Olivier Père

Rosetta de Jean-Pierre et Luc Dardenne

Mercredi 20 mai à 20h50 ARTE diffuse Rosetta de Jean-Pierre et Luc Dardenne, Palme d’or et prix d’interprétation féminine pour Emilie Dequenne au Festival de Cannes en 1999, suivi à 22h25 du documentaire de Auberi Elder Il était une fois… Rosetta.

La Promesse, leur film précédent, avait marqué un tournant dans la carrière des frères cinéastes qui y appliquait pour la première fois certaines méthodes de travail et une approche radicale de sujets sociétaux. Un cinéma né de l’observation de la réalité mais aussi d’une réflexion sur la place de la caméra, la direction d’acteurs soumis à un « modelage » au cours de nombreuses prises avec des partis-pris esthétiques qui abandonnent tous les artifices du cinéma et même la psychologie pour se concentrer sur la force et la vérité des corps et des gestes. Rosetta sera la consécration précoce et l’affirmation triomphante d’une « méthode » qui n’est pas destinée à se répéter mais plutôt à se consolider et à s’ouvrir à de nouvelles expériences dans un paysage – la Belgique ouvrière, et plus précisément Seraing ville industrielle de la province de Liège – qui reste sensiblement identique de film en film.

Emilie Dequenne dans Rosetta

Emilie Dequenne dans Rosetta

Rosetta est donc ce chef-d’œuvre fondateur qui doit son titre au prénom d’une jeune fille en perpétuel mouvement, que la caméra ne lâche jamais, et suit généralement au plus près.
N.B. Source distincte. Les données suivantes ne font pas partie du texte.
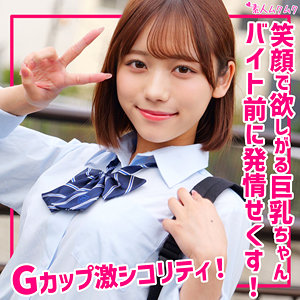 【小野寺舞】smuk309｜まい｜無垢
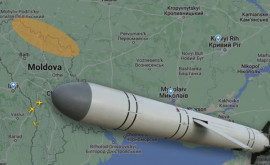Украинские СМИ Российская ракета пролетела над воздушным пространством Молдовы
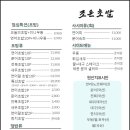 조은초밥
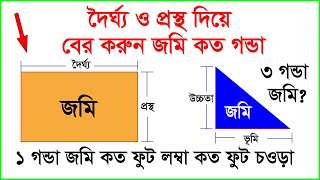 গন্ডা হিসাব | এক গন্ডা জমি কত ফুট লম্বা কত ফুট চওড়া | Land Measurement | Jomir Hisab | 1 gonda Jomi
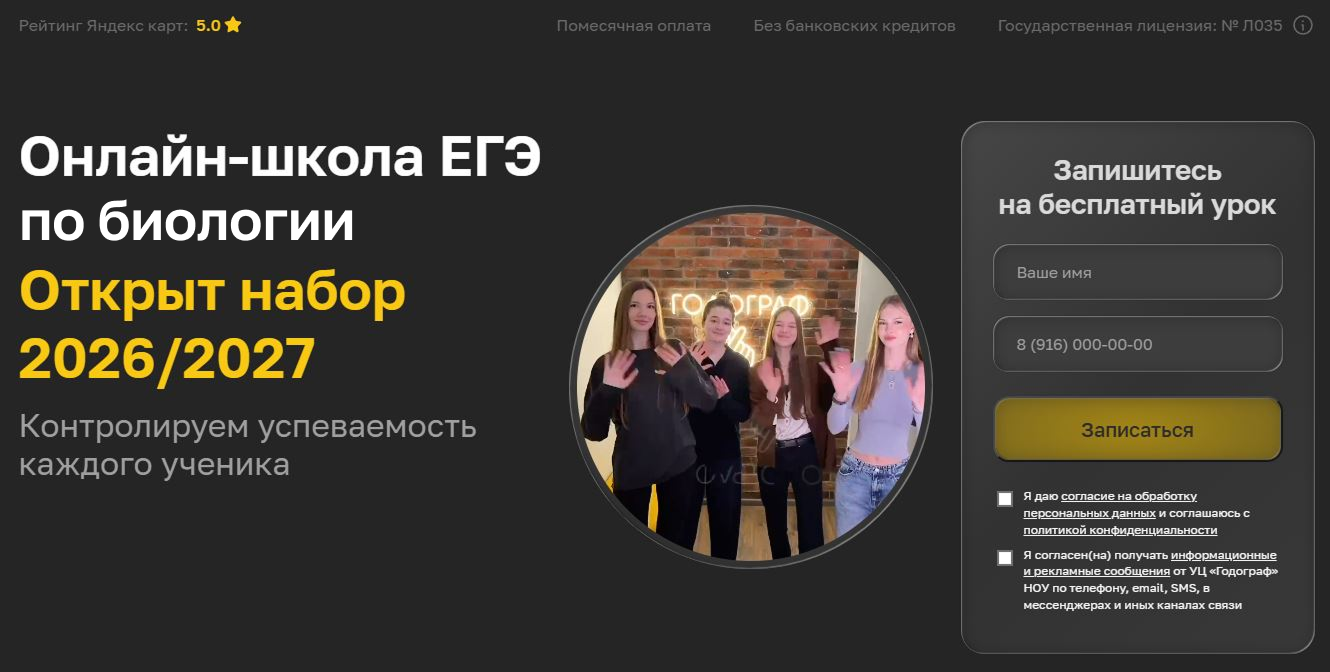 Годограф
Le film est un véritable manuel de survie, le portrait d’une guerrière qui doit recommencer chaque jour les mêmes gestes pour ne pas couler comme sa mère – épave humaine sombrée dans l’alcool et la prostitution – et qui part inlassablement chaque matin à la recherche d’un emploi stable.

Trouver un travail coûte que coûte, jusqu’à la tentation du meurtre et au prix de la délation, pour s’intégrer à la société et sortir de la précarité, telle est la quête, l’idée fixe de Rosetta.

Les frères Dardenne constatent la faillite de la solidarité de classe entre prolétaires dans un monde où chacun doit se battre pour lui-même et contre l’autre, où l’homme est exploité par l’homme.

Par sa solitude et le conflit moral dont elle fait l’expérience Rosetta est une petite sœur de la Mouchette de Bernanos et de Bresson. Nul doute que les frères Dardenne ont pensé à ces illustres modèles en imaginant leur héroïne, qui surmonte à grand peine le désespoir et le découragement par une énergie et une violence hallucinantes. Il n’est pas interdit de trouver dans ce film laïc et matérialiste un écho à la passion de certaines figures de la foi chrétienne, figures de douleur mais aussi de résistance.

Rosetta, c’est aussi et avant tout la naissance sous nos yeux d’une grande actrice à peine âgée de 17 ans au moment du tournage, Emilie Dequenne. Jouer pour la première fois devant la caméra de cinéastes exceptionnels ne veut évidemment pas dire qu’on est une « non professionnelle » et la suite de la carrière d’Emilie Dequenne, qui a confirmé son talent à de nombreuses reprises en travaillant avec d’autres cinéastes et en apparaissant dans des films fort éloignés du style de Rosetta et de l’exigence des frères Dardenne est là pour le démontrer.

 

Rosetta sera aussi disponible en Replay, sur ARTE+7.